Blink
Malcolm Gladwell · 2005 · 10 ideas · 10 min
Snap judgments made in the first two seconds can be more accurate than painstaking deliberation — but only when the unconscious mind has been trained on the right expertise, and disastrously wrong when it's hijacked by bias instead.
Why this book
Gladwell's argument is that the human unconscious runs a powerful, largely invisible process he calls rapid cognition — thin-slicing enormous amounts of information into a fast, often startlingly accurate judgment before conscious reasoning even engages. Experts, from art authenticators to marriage researchers, can sometimes out-predict elaborate analysis in a fraction of a second, but the same rapid machinery can just as easily be hijacked by unconscious bias, panic, or misleading context, producing catastrophic errors.

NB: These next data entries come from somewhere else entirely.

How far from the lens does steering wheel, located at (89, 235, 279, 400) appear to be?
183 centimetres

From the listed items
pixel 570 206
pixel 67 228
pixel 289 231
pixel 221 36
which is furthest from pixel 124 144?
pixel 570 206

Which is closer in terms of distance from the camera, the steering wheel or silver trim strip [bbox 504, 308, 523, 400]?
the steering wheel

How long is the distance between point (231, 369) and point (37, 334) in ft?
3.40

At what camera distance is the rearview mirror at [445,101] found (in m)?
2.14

It matters because it complicates a simple story about intuition — it's neither always trustworthy nor always suspect, and the book's real project is figuring out when to lean on a snap judgment and when to override it, along with why the same mental shortcut that lets a tennis coach spot a double fault before the ball lands can also get an innocent, unarmed man shot by police.
Who should read it
Decision-makers in high-pressure fields — from hiring managers to first responders — and anyone curious about why their gut reaction is sometimes brilliant and sometimes badly wrong will find a useful, if occasionally uneasy, framework here. It's a natural companion for readers of Gladwell's other work who want the flip side of the deliberate, structural arguments in his other books.
About the author
Malcolm Gladwell is a Canadian journalist and longtime New Yorker staff writer whose accessible social-science bestsellers include The Tipping Point and Outliers; Blink, published in 2005, was his second book.